::: Page text :::

Artificial intelligence in radiology is undergoing rapid expansion, but its real-world deployment in hospitals is lagging. A lecture by radiologist Juan Guerra summarizes why this is happening, what to do about it, and where AI already delivers value today. The key is clear clinical needs, evidence, and responsible implementation.
Where it stalls: barriers before, during, and after implementation
Before deployment we run into a lack of high-quality, properly labeled data for training algorithms and a lack of independent evidence of effectiveness. Comparing solutions is difficult: if there are multiple tools for the same problem, physicians usually lack training to benchmark them robustly, and the process is costly. Added to this are questions of economics and the interconnection of software and hardware, which are complex in radiology.
After deployment comes the need for systematic performance monitoring. AI performance can degrade over time due to 'drift'—changes in the patient population, a new device, or a software upgrade; one study found that the decline was caused specifically by a system update. Regulatory trends (including the European AI Act) are therefore moving toward mandatory ongoing oversight. And finally, perceptions of obstacles differ by level of knowledge: the better we understand AI, the more realistically we can identify risks—education is therefore key.
How to implement responsibly: use cases, governance, and evidence
AI should be built around clinical 'use cases'—precisely defined situations where it is meant to deliver value (e.g., detection of large-vessel occlusion in stroke or pulmonary nodules). Many early solutions were created more according to available data than to needs and ran into weak adoption. Catalogs of clinical use cases therefore help, with an overview of data requirements, technical specifications, and context of use, which make it easier for developers to focus on real problems and for hospitals to make better selections.
Institutions should create interdisciplinary governance teams (clinicians, IT, developers, data management, privacy) that set up data access, integration, selection of tools based on clinical value, and safety criteria. The foundation is data security and GDPR compliance, local validation of performance, and monitoring of generalizability—it can happen that a tool with a stated accuracy of 99 % achieves only 89 % locally. Published evidence is also lacking: a 2022 analysis showed that out of 100 CE-marked applications, 64 had zero peer-reviewed clinical evidence; however, there are methodologies for preclinical, early clinical, and prospective comparative evaluation. This makes sense: the Swedish MASAI study in mammography screening demonstrated that AI can halve workload without worsening sensitivity or recall and, in the next round, increase cancer detection by 28 %.

::: Source material :::

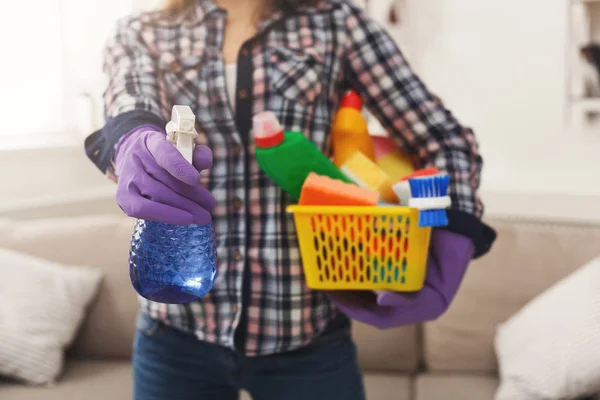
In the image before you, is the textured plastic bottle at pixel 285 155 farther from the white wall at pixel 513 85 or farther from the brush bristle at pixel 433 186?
the white wall at pixel 513 85

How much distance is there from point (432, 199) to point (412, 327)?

:::

Using the information
1. Render this sentence from the radiology AI text in Spanish: "After deployment comes the need for systematic performance monitoring."
2. Answer these from the radiology AI text:
(a) Which radiologist gave the lecture that the text summarizes?
(b) According to one study, what specifically caused the decline in AI performance?
(c) In the 2022 analysis of 100 CE-marked applications, how many had zero peer-reviewed clinical evidence?
The material has no role in the work here.

Responses per task
1. Después de la implementación surge la necesidad de un monitoreo sistemático del rendimiento.

2.
(a) Juan Guerra
(b) A system update
(c) 64